Closed NightJar closed 5 years ago
As per https://github.com/silverstripe/silverstripe-ckan-registry/issues/71#issuecomment-454974806 the PR for this issue will also add the table headers, as they come parts-in-parcel with the data.
@camfindlay We've run into an unexpected issue with this ... issue.
The "remove duplicates" option we've created in the CMS is not usable as expected.
The CKAN API gives reference to a distinct
modifier to queries, which we had expected to be able to use akin to how it does in SQL.

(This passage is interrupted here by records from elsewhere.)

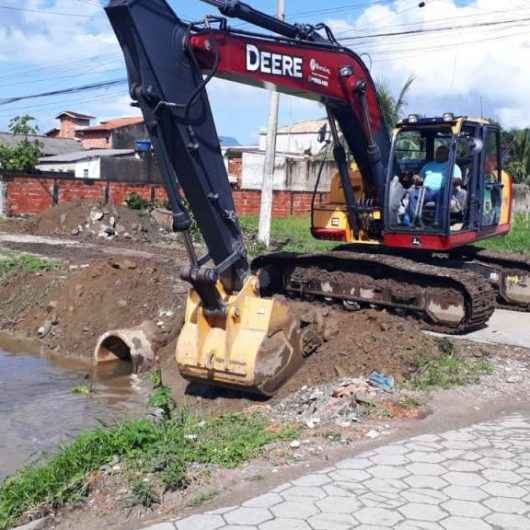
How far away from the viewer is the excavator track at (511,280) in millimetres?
12242

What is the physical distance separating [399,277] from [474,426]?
173 inches

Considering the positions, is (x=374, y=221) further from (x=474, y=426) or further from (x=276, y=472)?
(x=276, y=472)

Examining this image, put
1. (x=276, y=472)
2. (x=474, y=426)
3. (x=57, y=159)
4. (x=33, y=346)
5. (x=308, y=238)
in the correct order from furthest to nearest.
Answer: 1. (x=57, y=159)
2. (x=308, y=238)
3. (x=33, y=346)
4. (x=474, y=426)
5. (x=276, y=472)

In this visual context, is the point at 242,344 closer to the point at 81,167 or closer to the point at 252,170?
the point at 81,167

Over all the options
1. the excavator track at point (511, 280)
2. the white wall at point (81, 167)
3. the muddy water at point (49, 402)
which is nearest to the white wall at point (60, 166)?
the white wall at point (81, 167)

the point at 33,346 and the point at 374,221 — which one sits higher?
the point at 374,221

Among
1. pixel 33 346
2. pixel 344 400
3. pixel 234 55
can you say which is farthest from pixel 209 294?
pixel 33 346

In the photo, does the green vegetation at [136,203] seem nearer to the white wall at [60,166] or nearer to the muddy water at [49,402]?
the muddy water at [49,402]

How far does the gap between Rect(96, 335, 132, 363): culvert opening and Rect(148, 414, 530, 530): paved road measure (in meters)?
5.77

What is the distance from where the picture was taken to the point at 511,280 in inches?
486

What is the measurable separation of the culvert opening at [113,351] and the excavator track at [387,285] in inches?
83.9

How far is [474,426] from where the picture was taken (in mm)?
6543

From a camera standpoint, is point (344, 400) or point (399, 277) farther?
point (399, 277)

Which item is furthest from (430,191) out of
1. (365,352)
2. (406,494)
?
(406,494)
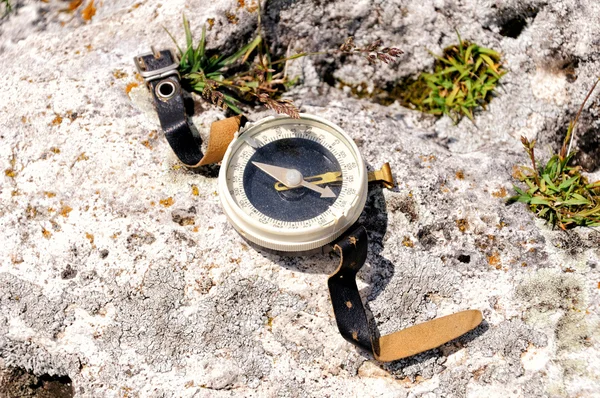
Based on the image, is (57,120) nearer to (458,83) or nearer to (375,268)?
(375,268)

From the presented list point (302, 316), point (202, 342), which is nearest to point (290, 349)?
point (302, 316)

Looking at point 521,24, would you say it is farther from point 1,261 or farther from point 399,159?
point 1,261

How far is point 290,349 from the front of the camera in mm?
2797

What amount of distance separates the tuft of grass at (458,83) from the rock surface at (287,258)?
7 cm

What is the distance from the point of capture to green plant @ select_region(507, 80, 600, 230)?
3.05 meters

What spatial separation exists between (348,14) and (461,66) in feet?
2.51

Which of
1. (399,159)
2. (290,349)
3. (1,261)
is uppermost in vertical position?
(1,261)

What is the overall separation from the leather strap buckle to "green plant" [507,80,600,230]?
198 centimetres

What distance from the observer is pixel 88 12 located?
3768 millimetres

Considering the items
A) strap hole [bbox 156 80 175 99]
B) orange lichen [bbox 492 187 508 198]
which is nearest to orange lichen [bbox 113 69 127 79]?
strap hole [bbox 156 80 175 99]

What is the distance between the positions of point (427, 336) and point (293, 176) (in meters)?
0.99

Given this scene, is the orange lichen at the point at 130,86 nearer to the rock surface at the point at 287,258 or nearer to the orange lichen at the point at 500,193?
the rock surface at the point at 287,258

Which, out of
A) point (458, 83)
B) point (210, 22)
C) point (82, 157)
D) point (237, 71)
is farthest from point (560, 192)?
point (82, 157)

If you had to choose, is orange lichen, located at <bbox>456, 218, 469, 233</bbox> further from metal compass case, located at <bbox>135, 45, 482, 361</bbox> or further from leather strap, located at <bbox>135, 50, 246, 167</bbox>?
leather strap, located at <bbox>135, 50, 246, 167</bbox>
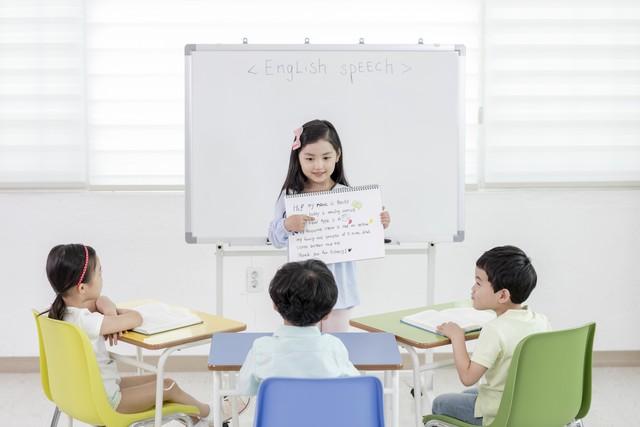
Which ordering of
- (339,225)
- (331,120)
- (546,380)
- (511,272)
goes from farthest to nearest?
(331,120) < (339,225) < (511,272) < (546,380)

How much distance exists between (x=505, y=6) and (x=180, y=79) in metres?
1.92

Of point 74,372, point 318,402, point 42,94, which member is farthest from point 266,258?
point 318,402

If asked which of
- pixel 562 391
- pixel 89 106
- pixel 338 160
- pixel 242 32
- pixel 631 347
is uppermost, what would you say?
pixel 242 32

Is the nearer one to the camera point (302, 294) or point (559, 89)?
point (302, 294)

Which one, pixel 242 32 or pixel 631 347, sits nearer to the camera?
pixel 242 32

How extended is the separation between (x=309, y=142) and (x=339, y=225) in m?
0.36

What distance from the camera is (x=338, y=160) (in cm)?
326

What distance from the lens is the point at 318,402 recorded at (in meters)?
1.94

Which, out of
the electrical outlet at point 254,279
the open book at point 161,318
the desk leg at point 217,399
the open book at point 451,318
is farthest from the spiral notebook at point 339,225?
the electrical outlet at point 254,279

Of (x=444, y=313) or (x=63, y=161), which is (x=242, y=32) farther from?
(x=444, y=313)

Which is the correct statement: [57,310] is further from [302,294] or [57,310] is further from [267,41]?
[267,41]

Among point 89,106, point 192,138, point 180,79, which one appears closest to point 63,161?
point 89,106

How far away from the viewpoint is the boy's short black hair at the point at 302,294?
214 cm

However, in reality it seems to work counter-intuitively. e.g. the Family Services in Auckland set has 145 records. Selecting "Provider Name", "Provider Region", "Provider, District" [sic] (the column names have line breaks in them) we get a whole bunch from the same Provider ID, meaning lots of duplicate rows.
Thought solution: Use the distinct
option! :D
However, after using this we get...
145 results, including multiple groups of the same - Oh no! D:
Introducing ProviderID to the query shows that they are indeed all the same provider.
So we thought to introduce a search term: Provider+Name=Kelly
We get 3 results.
Using distinct, we get 1 results... but a total of 3!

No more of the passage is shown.